CD57+ and PD-1+ TEM cells shared a subset of TCRs but differentially expressed features of NK function and T cell activation.
To determine if these cells represented 2 clonally related states of exhaustion, we evaluated TCR sharing to identify potential clonal relationships. We adapted procedures we developed previously for single cell analysis for bulk RNA-seq (37, 38). In preliminary experiments, these procedures were able to accurately detect known, high-abundance rearranged TCR-α (TRAV) and -β (TRBV) chain complementarity-determining region 3 (CDR3) regions (junctions) in bulk T cell profiles. We applied these procedures to our bulk RNA-seq profiles from the sorted PD-1+ and CD57+ T cells. Circos plots linking rearranged junctions showed TCR junction sharing between CD57+ and PD-1+ T cells from 2 of 3 subjects (Figure 5A). One of these subjects also shared a TCR junction between different visits, suggesting clonotype persistence.
Although there was no junction sharing between the few subjects in this study, we sought to determine if these shared TCRs were public (found in other individuals) or private specificities. Since our bulk profiles do not provide TCR pairing information, we were unable to directly determine antigen specificity of these TCRs. We therefore performed sequence comparisons by BLAST analysis against the National Center for Biotechnology (NCBI) nonredundant protein database (https://blast.ncbi.nlm.nih.gov/Blast.cgi) (Supplemental Table 2). We found that rearranged TRAV (TRAV26-2-CILPLAGGTSYGKLTF) and TRBV (TRBV7-8-CASSLGQAYEQYF) chains detected in donor 1 at week 104 perfectly matched a well-characterized immunodominant TCR recognizing EBV (39). Using PCR analysis, we found measurable EBV DNA in peripheral blood from this donor at week 104, but not week 52, suggesting that failure to control EBV was associated with likely expansion of EBV-specific CD8+ TEX cells. Together, our results suggest that the CD57+ and PD-1+ populations shared common precursors in some subjects.
We next directly compared PD-1+ and CD57+ T cells by DGEA to distinguish the populations from one another. PD-1+ T cells expressed high levels of the genes CD28, IL2, CD27, and PDCD1, while CD57+ T cells expressed higher levels of NK cell receptor (NKRs) genes, including FCGR3A, LILRB1, KLRD1, and multiple iKIR genes (KIR2DL1, KIR2DL2, KIR3DL1, KIR3DL2; Figure 5B). iKIRs are membrane proteins with inhibitory isoforms that bind HLA class I molecules (40). Signature genes from CD57+ T cells comprised a highly interconnected network of genes classically found in NK cells, but also in terminal effector CD8+ T cells (41) (Figure 5C).

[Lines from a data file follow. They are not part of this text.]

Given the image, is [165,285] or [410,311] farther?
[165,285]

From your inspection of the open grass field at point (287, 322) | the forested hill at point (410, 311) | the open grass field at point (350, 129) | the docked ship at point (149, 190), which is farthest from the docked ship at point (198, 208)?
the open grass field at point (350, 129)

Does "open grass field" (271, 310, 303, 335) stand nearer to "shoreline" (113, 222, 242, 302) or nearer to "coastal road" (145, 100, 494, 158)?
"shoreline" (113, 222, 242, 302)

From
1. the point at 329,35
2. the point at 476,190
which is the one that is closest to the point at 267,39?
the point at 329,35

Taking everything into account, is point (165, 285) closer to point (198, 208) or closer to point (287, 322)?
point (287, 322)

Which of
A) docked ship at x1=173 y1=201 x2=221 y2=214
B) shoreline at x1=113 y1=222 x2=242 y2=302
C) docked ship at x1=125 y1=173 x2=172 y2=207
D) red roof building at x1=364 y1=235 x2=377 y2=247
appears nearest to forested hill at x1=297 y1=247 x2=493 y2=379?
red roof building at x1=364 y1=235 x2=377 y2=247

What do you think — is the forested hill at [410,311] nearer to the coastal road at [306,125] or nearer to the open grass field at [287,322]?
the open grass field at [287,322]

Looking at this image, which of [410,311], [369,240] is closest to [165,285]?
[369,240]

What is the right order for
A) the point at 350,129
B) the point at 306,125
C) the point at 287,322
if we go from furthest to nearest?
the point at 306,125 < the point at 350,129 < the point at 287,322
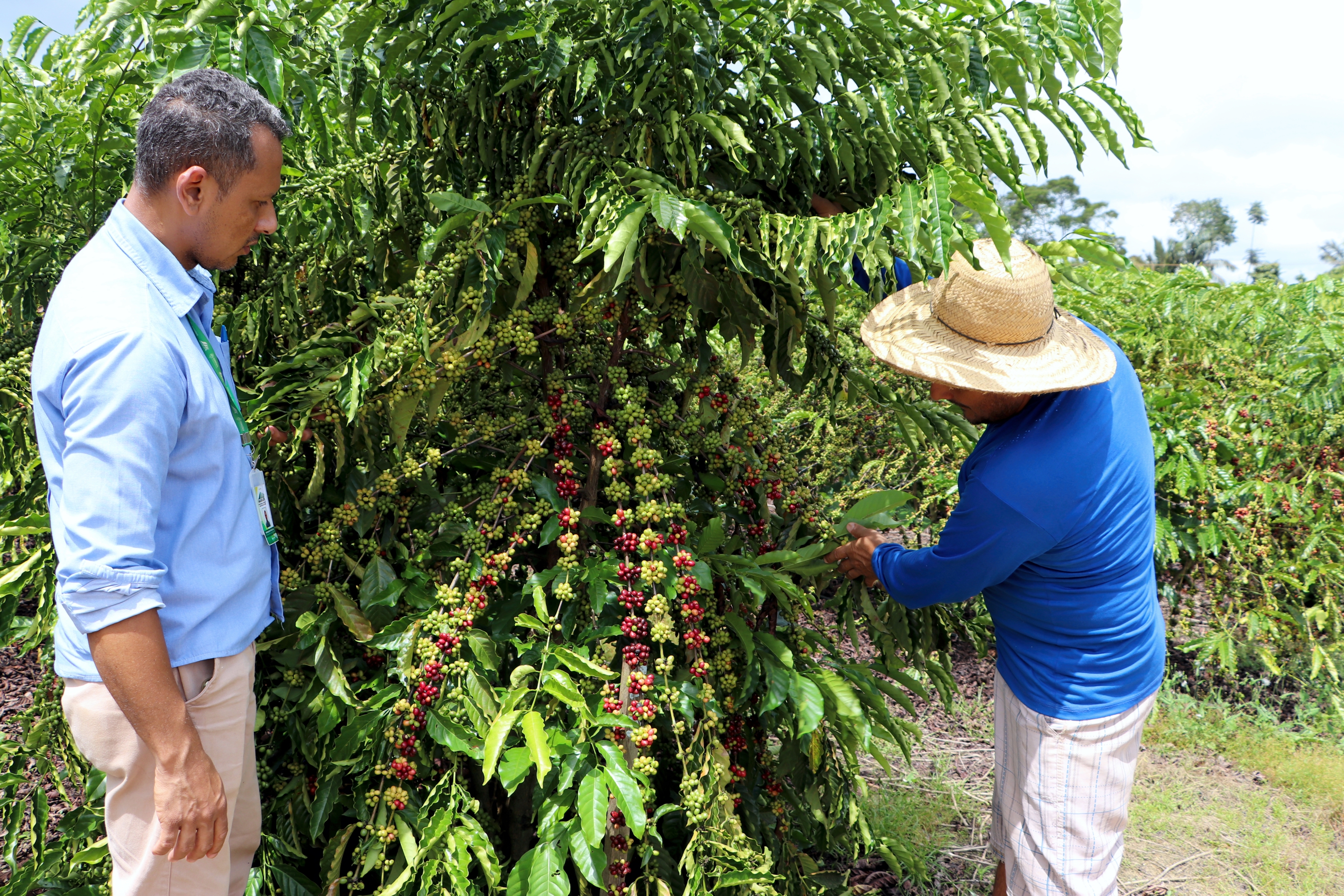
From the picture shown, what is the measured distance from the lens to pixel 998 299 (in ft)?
5.92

GO analysis of the genes more highly expressed in CD57+ T cells showed enrichment of terms related to NK cell function, as well as cytotoxic functions characteristic to both NK and CD8+ T cells (Figure 5, D and E). This gene signature suggests functional similarities between the response-associated CD57+ CD8 cells and NK cells. In contrast, genes more highly expressed in PD-1+ T cells were enriched for annotation terms suggesting T cell costimulation (CD28, CD40LG), proliferation (IL2), and differentiation (IL23A, FOXP3; Figure 5, F and G). Notably, the elevation of these activation-related genes in the PD-1+ T cells is relative, and although they appeared to be more active than the CD57+ T cells, they had lower expression of activation pathways and reduced proliferative capacity compared with nonnaive and populations with exhausted-like phenotypes (Figure 4).
Finally, to further assess the differences in functional pathways between PD-1+ and CD57+ T cells, we compared their enrichment for 111 previously defined gene sets using gene set enrichment analysis (GSEA) (42). Several highly overlapping cytotoxicity-associated modules, including GZMB.mod and CD244.mod, were enriched in CD57+ T cells relative to PD-1+ T cells. Modules associated with T cell activation, inhibition, and differentiation, such as CD28.mod and CTLA4.mod, were more highly enriched in PD-1+ T cells (Supplemental Figure 15).
Discussion
Using a combination of transcriptomics, cytometry, and functional assays, we performed a detailed analysis of the phenotype and function of residual and recurrent CD8+ T cells following alefacept therapy in RO T1D subjects. This systems-level approach identified a response-associated CD8+ T cell signature that was defined by activation- and exhaustion-associated gene expression and higher frequency of 2 related, but unique, CD8 memory phenotypes. These IR-expressing cells expressed features of exhaustion but were phenotypically distinct from one another, distinguishable by high reciprocal expression of PD-1 or CD57. The divergent inhibitory phenotypes of these cells, including iNKR expression by the CD57+ T cells, point to a possible role for multiple inhibitory systems driving effector CD8+ T cells toward an inhibited or exhausted state that could be beneficial in the context of T1D and other autoimmune diseases.
We show that the sorted CD57+ and PD-1+ T cells shared some rearranged TCR sequences, a commonly used measure of T cell clonality. This finding suggests that CD57+ and PD-1+ T cells shared a common lineage. However, because of the limited scope of our observations, we are unable to discriminate between different models for how CD57+ and PD-1+ T cells are derived from a common ancestral precursor. Larger studies utilizing single cell RNA-seq and samples taken over time will be required to clarify these lineage relationships. Such studies may also clarify TCR pairing and antigen specificity of exhausted cells. Integrating knowledge of lineage relationships and antigen specificity will lead to a fuller understanding of the relationship of exhausted cells in T1D progression and response to therapy.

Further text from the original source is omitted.